Problem details: Lines with "text": copy each one from the listing below.

---------- Dataset records ----------

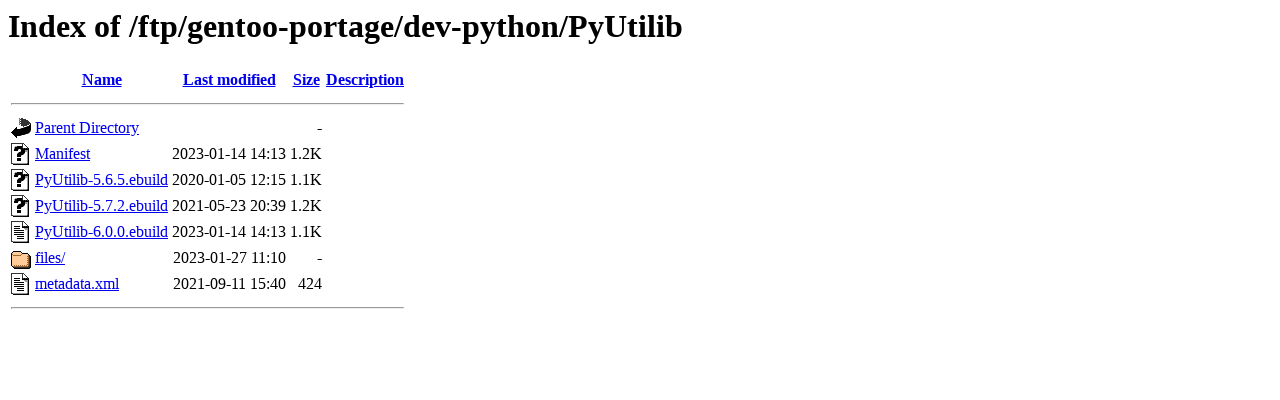

--- FILE ---
content_type: text/html;charset=ISO-8859-1
request_url: http://ftp.klid.dk/ftp/gentoo-portage/dev-python/PyUtilib/
body_size: 2075
content:
<!DOCTYPE HTML PUBLIC "-//W3C//DTD HTML 3.2 Final//EN">
<html>
 <head>
  <title>Index of /ftp/gentoo-portage/dev-python/PyUtilib</title>
 </head>
 <body>
<h1>Index of /ftp/gentoo-portage/dev-python/PyUtilib</h1>
  <table>
   <tr><th valign="top"><img src="/icons/blank.gif" alt="[ICO]"></th><th><a href="?C=N;O=D">Name</a></th><th><a href="?C=M;O=A">Last modified</a></th><th><a href="?C=S;O=A">Size</a></th><th><a href="?C=D;O=A">Description</a></th></tr>
   <tr><th colspan="5"><hr></th></tr>
<tr><td valign="top"><img src="/icons/back.gif" alt="[PARENTDIR]"></td><td><a href="/ftp/gentoo-portage/dev-python/">Parent Directory</a>       </td><td>&nbsp;</td><td align="right">  - </td><td>&nbsp;</td></tr>
<tr><td valign="top"><img src="/icons/unknown.gif" alt="[   ]"></td><td><a href="Manifest">Manifest</a>               </td><td align="right">2023-01-14 14:13  </td><td align="right">1.2K</td><td>&nbsp;</td></tr>
<tr><td valign="top"><img src="/icons/unknown.gif" alt="[   ]"></td><td><a href="PyUtilib-5.6.5.ebuild">PyUtilib-5.6.5.ebuild</a>  </td><td align="right">2020-01-05 12:15  </td><td align="right">1.1K</td><td>&nbsp;</td></tr>
<tr><td valign="top"><img src="/icons/unknown.gif" alt="[   ]"></td><td><a href="PyUtilib-5.7.2.ebuild">PyUtilib-5.7.2.ebuild</a>  </td><td align="right">2021-05-23 20:39  </td><td align="right">1.2K</td><td>&nbsp;</td></tr>
<tr><td valign="top"><img src="/icons/text.gif" alt="[TXT]"></td><td><a href="PyUtilib-6.0.0.ebuild">PyUtilib-6.0.0.ebuild</a>  </td><td align="right">2023-01-14 14:13  </td><td align="right">1.1K</td><td>&nbsp;</td></tr>
<tr><td valign="top"><img src="/icons/folder.gif" alt="[DIR]"></td><td><a href="files/">files/</a>                 </td><td align="right">2023-01-27 11:10  </td><td align="right">  - </td><td>&nbsp;</td></tr>
<tr><td valign="top"><img src="/icons/text.gif" alt="[TXT]"></td><td><a href="metadata.xml">metadata.xml</a>           </td><td align="right">2021-09-11 15:40  </td><td align="right">424 </td><td>&nbsp;</td></tr>
   <tr><th colspan="5"><hr></th></tr>
</table>
</body></html>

----------

Output below:
content_type: text/html;charset=ISO-8859-1
<tr><td valign="top"><img src="/icons/text.gif" alt="[TXT]"></td><td><a href="PyUtilib-6.0.0.ebuild">PyUtilib-6.0.0.ebuild</a>  </td><td align="right">2023-01-14 14:13  </td><td align="right">1.1K</td><td>&nbsp;</td></tr>
<tr><td valign="top"><img src="/icons/text.gif" alt="[TXT]"></td><td><a href="metadata.xml">metadata.xml</a>           </td><td align="right">2021-09-11 15:40  </td><td align="right">424 </td><td>&nbsp;</td></tr>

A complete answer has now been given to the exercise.